TÂCHES À RÉALISER ::
(a) Répondez à ces questions d'après l'article sur le cessez-le-feu au Liban :
(i) Qui dirige le comité de surveillance mis en place pour garantir le respect de l'accord ?
(ii) Combien de violations Israël a-t-il commises au cours du premier mois de la trêve ?
(iii) À quelle date Beyrouth et Tel-Aviv sont-ils parvenus à l'accord de cessez-le-feu ?
(b) Rédigez la suite de l'article sur le cessez-le-feu au Liban, à partir de sa dernière phrase.

+++ PASSAGE RETENU

👁🗨 Médiation américaine, ou les 1000 violations impunies d'Israël au Liban
Israël tire parti de ce qu'il perçoit comme son pouvoir suprême à manipuler l'accord de cessez-le-feu, agissant comme si l'équilibre des forces avait irréversiblement basculé en sa faveur.
👁🗨 Médiation américaine, ou les 1000 violations d’Israël impunies au Liban
Par le correspondant au Liban de The Cradle, le 2 janvier 2025
Lors d'une récente réunion de la commission du cessez-le-feu, les responsables israéliens ont nié toute violation et ont affirmé que le délai de 60 jours pour le retrait de leurs troupes n'était pas échu. Les responsables américains présents n'ont rien dit, mais ils pourraient être amenés à agir bientôt : le Hezbollah promet de “résister” aux violations une fois la trêve expirée.
Sous la supervision de l'envoyé spécial des États-Unis et ancien soldat israélien Amos Hochstein, Beyrouth et Tel-Aviv sont parvenus à un accord de cessez-le-feu le 27 novembre, après près de 14 mois de conflit intense sur fond de guerre contre Gaza.
L'armée israélienne s'est engagée à quitter le territoire libanais dans les 60 jours suivant l'entrée en vigueur de l'accord.
Pour garantir le respect de l'accord, un comité de surveillance dirigé par le général américain Jasper Jeffers a été mis en place. Il est chargé de faire respecter la cessation des hostilités et la mise en œuvre intégrale de la résolution 1701 du Conseil de sécurité des Nations unies.
Violations israéliennes massives
Mais Israël a immédiatement saboté la trêve, commettant près de 1 000 violations au cours du seul premier mois - l'un des nombreux exemples du mépris de l'État d'occupation pour les accords internationaux.
En outre, les forces israéliennes d'occupation n'ont cessé d'entraver le déploiement de l'armée libanaise dans des points clés du Sud-Liban et ont divulgué des plans indiquant que Tel-Aviv entendait garder le contrôle de zones stratégiques dans le pays. Des rapports suggèrent d'ailleurs qu'Israël s'efforce d'établir une zone tampon de sécurité s'étendant d'Abbad aux villages d'Odaisseh et de Kfar Kila.
Carte montrant les zones de présence militaire israélienne (en jaune) au sud du fleuve Litani, dans le sud du Liban, après le cessez-le-feu déclaré.(Mise à jour décembre 2024)
Pendant ce temps, dès le début du cessez-le-feu, le Hezbollah a garanti au gouvernement libanais qu'il ne riposterait pas pendant la période de trêve de 60 jours, en se conformant strictement aux termes de l'accord et en laissant le gouvernement et l'armée affronter les provocations quotidiennes d'Israël.
Le cessez-le-feu fait suite à d'intenses pressions internes et internationales exercées sur le mouvement de résistance en vue de mettre fin à sa bataille contre Israël, d'autant que ce dernier a dangereusement élargi ses cibles de bombardement à travers le Liban. Les Israéliens, qui n'ont pas atteint les objectifs de guerre qu'ils s'étaient fixés, et dont l'invasion terrestre s'est soldée par des pertes considérables en soldats, ont réclamé une trêve en invoquant le risque d'une escalade qui pourrait s'étendre à Beyrouth et faire de nombreuses victimes parmi les civils.

++++++
+++ ENTRÉES ENREGISTRÉES

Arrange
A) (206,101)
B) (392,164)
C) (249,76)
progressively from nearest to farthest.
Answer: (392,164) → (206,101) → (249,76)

++++++

RÉSULTATS DES TÂCHES ::
(a)
(i) Le général américain Jasper Jeffers.
(ii) Près de 1 000 violations.
(iii) Le 27 novembre.

(b)
Cet accord n'est peut-être pas idéal pour l'une ou l'autre des parties, mais il peut être appliqué. Israël a remporté quelques succès tangibles, mais n'a pas réussi à écraser le Hezbollah ni à l'éliminer en tant qu'organisation. Pour le Hezbollah, la priorité était de mettre fin à la guerre pour arrêter les destructions, malgré les préjudices qu'il a subis.
En conséquence, les deux parties sont parvenues à un accord que le Hezbollah a décrit comme une réitération de la résolution 1701. Il ne s'agissait pas d'un accord synonyme d'humiliation ou de défaite, contrairement à ce que les adversaires du groupe cherchent à démontrer.
Il faut souligner que le Hezbollah a choisi une voie médiane entre l'appel du Hamas à déclencher un conflit plus large sous la bannière d'“Al-Aqsa Flood” et une politique de non-intervention, la direction du mouvement palestinien n'ayant pas impliqué le Hezbollah dans sa décision d'entrer en guerre.
D'un point de vue éthique, le Hezbollah a opté pour l'ouverture d'un front de soutien limité, en définissant clairement ses objectifs : épuiser l'armée israélienne et faire pression pour faire cesser les assauts sur Gaza. Mais ce calcul s'est avéré erroné, a posteriori.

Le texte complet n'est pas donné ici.